Live Auction, 16 October 2017

Evening Sale

Sold for

ZAR 909 440
Lot 572
  • Maggie Laubser; A Black and White Cat Seated Amongst Flowers
  • Maggie Laubser; A Black and White Cat Seated Amongst Flowers


Lot Estimate
ZAR 800 000 - 1 200 000
Selling Price
Incl. Buyer's Premium & VAT
ZAR 909 440

About this Item

South African 1886-1973
A Black and White Cat Seated Amongst Flowers

signed

oil on board
52 by 36,5cm excluding frame

Notes

How often have you seen a cat in elegant seated pose, seemingly frozen on a table or a counter – like a decorative ornament?  Living and animate, yet motionless and static, it embodies the very contradiction embedded in the notion of a still life. Perhaps this is one of the reasons why Laubser painted several still lifes with cats – many with flowers, one with a large bold orange pumpkin.

But Laubser also owned a black cat  – a photo of her holding a large black cat can be found in the University of Stellenbosch archives – so it would have been an image that was readily at hand to paint. However, the cat is also a motif which lends itself ideally to stylised simplification. Think how one only needs to draw two circles, with two triangles on the smaller circle, for the image to be recognizable as a seated cat. And Laubser’s painting style was one which was reductive, avoiding naturalistic detail. Laubser not only chose subject matter that was idyllic and harmonious but, through her painting style throughout her life, she simplified extraneous detail and reduced objects to their most recognizable and essential attributes. As she put it: “I did not want to paint things or events or ideas but wanted to paint visions. Whatever the object on my canvas it must only represent the final spiritual shape of that object.” ¹

In this late work A Black and White Cat Seated amongst Flowers, the green of the cat’s eyes echoes the background hues and the white on the cat’s back echoes the shape of the leaves. Animate and inanimate are integrated in a unified composition as a ‘harmony of colour and form’.²

1 Laubser ‘What I remember’ Talk on English radio, SABC, 30 June 1963.

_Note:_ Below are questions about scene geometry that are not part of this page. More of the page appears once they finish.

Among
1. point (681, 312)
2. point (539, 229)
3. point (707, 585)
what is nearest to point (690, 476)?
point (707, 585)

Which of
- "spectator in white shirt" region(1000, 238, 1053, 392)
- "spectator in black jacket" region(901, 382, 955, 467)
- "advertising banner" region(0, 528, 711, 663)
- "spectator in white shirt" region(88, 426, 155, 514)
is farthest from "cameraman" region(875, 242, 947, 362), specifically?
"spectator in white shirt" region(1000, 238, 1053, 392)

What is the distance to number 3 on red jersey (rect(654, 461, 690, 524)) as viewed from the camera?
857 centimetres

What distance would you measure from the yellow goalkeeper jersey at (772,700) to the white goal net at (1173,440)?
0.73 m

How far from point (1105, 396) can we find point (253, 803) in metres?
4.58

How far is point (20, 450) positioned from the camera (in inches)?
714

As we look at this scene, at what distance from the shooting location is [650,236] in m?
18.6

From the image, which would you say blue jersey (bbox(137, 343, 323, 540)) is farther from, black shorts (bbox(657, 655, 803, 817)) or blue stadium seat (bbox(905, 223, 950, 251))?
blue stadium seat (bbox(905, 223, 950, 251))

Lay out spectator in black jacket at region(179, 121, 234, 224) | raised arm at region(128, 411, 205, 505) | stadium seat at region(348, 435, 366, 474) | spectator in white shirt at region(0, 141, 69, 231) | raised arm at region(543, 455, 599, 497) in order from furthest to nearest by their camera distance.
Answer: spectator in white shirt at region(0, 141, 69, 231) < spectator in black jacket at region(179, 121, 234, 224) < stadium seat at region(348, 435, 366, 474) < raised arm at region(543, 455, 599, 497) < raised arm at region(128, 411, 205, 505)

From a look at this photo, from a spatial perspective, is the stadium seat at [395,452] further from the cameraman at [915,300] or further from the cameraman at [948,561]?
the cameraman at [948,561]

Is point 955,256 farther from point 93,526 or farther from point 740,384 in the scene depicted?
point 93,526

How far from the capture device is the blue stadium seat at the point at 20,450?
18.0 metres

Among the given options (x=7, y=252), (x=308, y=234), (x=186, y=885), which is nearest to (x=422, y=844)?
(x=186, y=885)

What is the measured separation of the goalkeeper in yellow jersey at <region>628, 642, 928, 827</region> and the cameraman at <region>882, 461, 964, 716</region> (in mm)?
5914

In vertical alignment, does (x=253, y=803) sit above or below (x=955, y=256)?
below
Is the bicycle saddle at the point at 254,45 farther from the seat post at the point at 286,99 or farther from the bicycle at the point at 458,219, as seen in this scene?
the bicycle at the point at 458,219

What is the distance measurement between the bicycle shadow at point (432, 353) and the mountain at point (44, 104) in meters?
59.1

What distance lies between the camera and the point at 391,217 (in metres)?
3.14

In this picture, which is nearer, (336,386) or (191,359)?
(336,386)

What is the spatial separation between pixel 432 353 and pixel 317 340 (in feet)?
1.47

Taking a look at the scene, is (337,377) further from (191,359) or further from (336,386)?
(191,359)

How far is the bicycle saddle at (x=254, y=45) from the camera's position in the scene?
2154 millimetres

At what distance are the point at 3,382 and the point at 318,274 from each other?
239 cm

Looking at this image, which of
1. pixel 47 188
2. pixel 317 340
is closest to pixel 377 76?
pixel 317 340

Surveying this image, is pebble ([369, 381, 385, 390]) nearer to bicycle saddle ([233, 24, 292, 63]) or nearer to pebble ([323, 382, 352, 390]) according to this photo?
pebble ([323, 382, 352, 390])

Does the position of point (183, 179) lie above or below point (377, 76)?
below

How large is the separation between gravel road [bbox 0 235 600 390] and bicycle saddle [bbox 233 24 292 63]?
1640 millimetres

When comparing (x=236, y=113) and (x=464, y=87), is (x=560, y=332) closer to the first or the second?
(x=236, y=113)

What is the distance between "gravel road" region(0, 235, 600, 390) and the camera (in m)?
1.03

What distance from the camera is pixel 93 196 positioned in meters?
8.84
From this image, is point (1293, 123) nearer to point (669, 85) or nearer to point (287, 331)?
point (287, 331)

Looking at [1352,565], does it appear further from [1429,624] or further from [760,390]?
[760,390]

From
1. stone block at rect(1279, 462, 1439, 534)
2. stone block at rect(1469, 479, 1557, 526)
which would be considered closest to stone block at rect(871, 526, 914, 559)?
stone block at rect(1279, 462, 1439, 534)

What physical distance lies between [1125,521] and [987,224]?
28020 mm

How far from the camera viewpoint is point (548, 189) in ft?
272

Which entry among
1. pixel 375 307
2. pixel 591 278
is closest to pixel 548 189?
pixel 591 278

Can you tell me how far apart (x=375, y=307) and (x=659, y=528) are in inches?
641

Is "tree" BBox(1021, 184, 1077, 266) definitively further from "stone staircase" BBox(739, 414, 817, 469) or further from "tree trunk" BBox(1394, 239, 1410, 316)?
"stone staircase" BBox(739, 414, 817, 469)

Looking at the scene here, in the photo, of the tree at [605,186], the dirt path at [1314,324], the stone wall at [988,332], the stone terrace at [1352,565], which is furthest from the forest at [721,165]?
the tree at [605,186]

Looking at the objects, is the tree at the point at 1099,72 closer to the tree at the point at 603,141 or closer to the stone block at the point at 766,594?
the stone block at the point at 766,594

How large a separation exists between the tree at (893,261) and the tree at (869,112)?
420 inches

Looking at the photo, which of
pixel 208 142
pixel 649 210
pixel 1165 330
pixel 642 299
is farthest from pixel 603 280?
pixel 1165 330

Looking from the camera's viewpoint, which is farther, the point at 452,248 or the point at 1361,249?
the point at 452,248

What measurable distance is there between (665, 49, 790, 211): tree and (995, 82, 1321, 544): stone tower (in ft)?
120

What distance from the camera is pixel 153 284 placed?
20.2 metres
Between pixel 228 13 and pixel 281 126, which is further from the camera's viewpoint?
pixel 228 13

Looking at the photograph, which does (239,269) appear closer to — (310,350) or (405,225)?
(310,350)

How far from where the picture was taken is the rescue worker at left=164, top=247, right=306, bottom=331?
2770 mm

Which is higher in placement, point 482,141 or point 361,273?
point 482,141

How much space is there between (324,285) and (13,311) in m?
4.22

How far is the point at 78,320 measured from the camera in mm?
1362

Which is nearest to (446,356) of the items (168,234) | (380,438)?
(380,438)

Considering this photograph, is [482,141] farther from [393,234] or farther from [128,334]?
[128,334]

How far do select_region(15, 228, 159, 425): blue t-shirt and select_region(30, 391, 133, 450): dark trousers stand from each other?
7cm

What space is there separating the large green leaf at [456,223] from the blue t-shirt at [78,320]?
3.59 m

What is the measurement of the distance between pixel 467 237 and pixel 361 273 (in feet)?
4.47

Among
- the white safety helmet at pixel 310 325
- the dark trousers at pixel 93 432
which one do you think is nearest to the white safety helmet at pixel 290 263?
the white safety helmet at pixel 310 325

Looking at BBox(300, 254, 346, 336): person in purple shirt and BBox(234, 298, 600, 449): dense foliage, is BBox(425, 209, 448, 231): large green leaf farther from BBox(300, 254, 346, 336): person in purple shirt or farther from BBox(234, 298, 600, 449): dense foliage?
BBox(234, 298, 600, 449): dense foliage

2 Laubser in Huisgenoot, 18 August, 1939, page 7.

Elizabeth Delmont, 2017

We are grateful to Elizabeth Delmont, author of a dissertation on the early works of Maggie Laubser, published by Perskor in 1994, Maggie Laubser: her paintings, drawings and graphics, compiled by Dalene Marais, for this catalogue entry.

Provenance

Sotheby's, Johannesburg, 19 November 1985, lot 119.

Literature

Dalene Marais. (1994) Maggie Laubser: her paintings, drawings and graphics, Johannesburg and Cape Town: Perskor. Illustrated on page 389, catalogue number 1776.